--- Start of GIVEN RECORDS ---

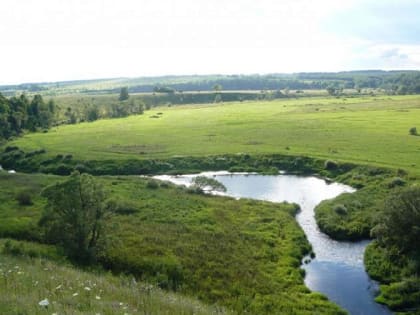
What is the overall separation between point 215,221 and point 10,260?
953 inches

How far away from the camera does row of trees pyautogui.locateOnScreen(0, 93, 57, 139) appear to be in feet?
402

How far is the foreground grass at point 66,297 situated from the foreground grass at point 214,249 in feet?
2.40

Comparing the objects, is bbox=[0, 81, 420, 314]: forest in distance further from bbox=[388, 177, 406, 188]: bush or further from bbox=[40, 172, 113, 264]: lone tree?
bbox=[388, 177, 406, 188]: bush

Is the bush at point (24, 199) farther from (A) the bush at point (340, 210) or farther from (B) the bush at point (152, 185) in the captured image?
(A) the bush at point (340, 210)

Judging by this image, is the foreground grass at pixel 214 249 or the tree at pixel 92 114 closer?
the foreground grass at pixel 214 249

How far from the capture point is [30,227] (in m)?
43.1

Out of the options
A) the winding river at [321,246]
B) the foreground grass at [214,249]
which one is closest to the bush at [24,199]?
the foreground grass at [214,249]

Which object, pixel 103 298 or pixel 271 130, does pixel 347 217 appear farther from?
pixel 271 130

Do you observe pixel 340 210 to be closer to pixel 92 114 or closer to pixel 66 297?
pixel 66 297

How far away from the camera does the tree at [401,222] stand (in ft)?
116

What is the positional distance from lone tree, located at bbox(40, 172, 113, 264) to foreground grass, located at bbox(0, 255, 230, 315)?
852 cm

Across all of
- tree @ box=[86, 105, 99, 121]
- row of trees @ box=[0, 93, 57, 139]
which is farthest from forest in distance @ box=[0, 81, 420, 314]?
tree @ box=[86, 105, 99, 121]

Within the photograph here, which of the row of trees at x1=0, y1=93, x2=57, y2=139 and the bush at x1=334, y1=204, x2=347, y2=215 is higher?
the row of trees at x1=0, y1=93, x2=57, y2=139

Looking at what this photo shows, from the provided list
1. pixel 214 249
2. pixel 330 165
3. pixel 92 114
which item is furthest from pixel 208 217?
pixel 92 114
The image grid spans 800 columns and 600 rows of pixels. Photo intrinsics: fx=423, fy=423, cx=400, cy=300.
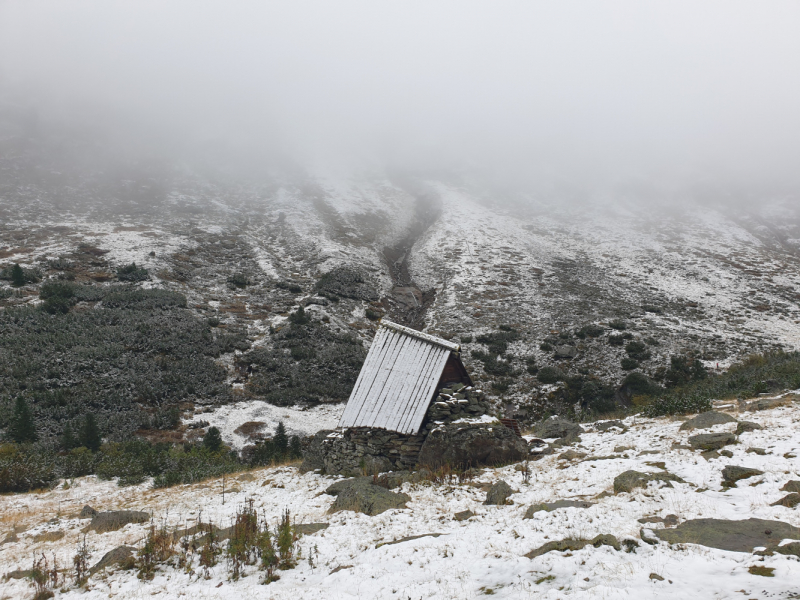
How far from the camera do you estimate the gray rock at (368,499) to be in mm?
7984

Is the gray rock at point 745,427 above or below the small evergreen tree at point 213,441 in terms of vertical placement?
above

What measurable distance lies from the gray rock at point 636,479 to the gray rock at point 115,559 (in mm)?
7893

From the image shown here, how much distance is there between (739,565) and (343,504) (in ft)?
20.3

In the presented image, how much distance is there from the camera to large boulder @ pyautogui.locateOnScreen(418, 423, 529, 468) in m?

--- End of GIVEN RECORDS ---

Swap every "gray rock" in the records for "gray stone", leave the rest of each line unchanged, and give the records again without the pictures.

◆ COMPLETED EXERCISE
What is the overall separation between point 215,221 and point 10,260?
953 inches

How far away from the camera does row of trees pyautogui.locateOnScreen(0, 93, 57, 139) appear to be in feet?
402

How far is the foreground grass at point 66,297 situated from the foreground grass at point 214,249 in feet?
2.40

Comparing the objects, is bbox=[0, 81, 420, 314]: forest in distance further from bbox=[388, 177, 406, 188]: bush or further from bbox=[40, 172, 113, 264]: lone tree?
bbox=[388, 177, 406, 188]: bush

Is the bush at point (24, 199) farther from (A) the bush at point (340, 210) or farther from (B) the bush at point (152, 185) in the captured image?
(A) the bush at point (340, 210)

Judging by this image, is the foreground grass at pixel 214 249 or the tree at pixel 92 114 closer?
the foreground grass at pixel 214 249

How far from the capture point is [30,227] (in m)?
43.1

Out of the options
A) the winding river at [321,246]
B) the foreground grass at [214,249]
which one is closest to the bush at [24,199]?
the foreground grass at [214,249]

Which object, pixel 103 298 or pixel 271 130, does pixel 347 217 appear farther from?
pixel 271 130

Do you observe pixel 340 210 to be closer to pixel 92 114 or closer to pixel 66 297?
pixel 66 297

How far away from the camera does the tree at [401,222] stand (in ft)?
116

What is the positional distance from lone tree, located at bbox(40, 172, 113, 264) to foreground grass, located at bbox(0, 255, 230, 315)?
852 cm

Across all of
- tree @ box=[86, 105, 99, 121]
- row of trees @ box=[0, 93, 57, 139]
which is farthest from forest in distance @ box=[0, 81, 420, 314]?
tree @ box=[86, 105, 99, 121]

Within the photograph here, which of the row of trees at x1=0, y1=93, x2=57, y2=139 and the bush at x1=334, y1=204, x2=347, y2=215 is higher?
the row of trees at x1=0, y1=93, x2=57, y2=139

Looking at what this photo shows, from the provided list
1. pixel 214 249
2. pixel 330 165
3. pixel 92 114
which item is furthest from pixel 208 217?
pixel 92 114
The image grid spans 800 columns and 600 rows of pixels. Photo intrinsics: fx=423, fy=423, cx=400, cy=300.
How far from the camera do you estimate the gray stone at (368,499) to be in mm?
7984

Is the gray stone at point 745,427 above or below the small evergreen tree at point 213,441 in terms of vertical placement?
above

What measurable distance lies from the gray stone at point 636,479 to the gray stone at point 115,559 (in mm)?
7893

From the image shown here, how much distance is there between (739,565) and (343,504) (in ft)?
20.3

In the presented image, how much distance is there from the camera to large boulder @ pyautogui.locateOnScreen(418, 423, 529, 468) in m?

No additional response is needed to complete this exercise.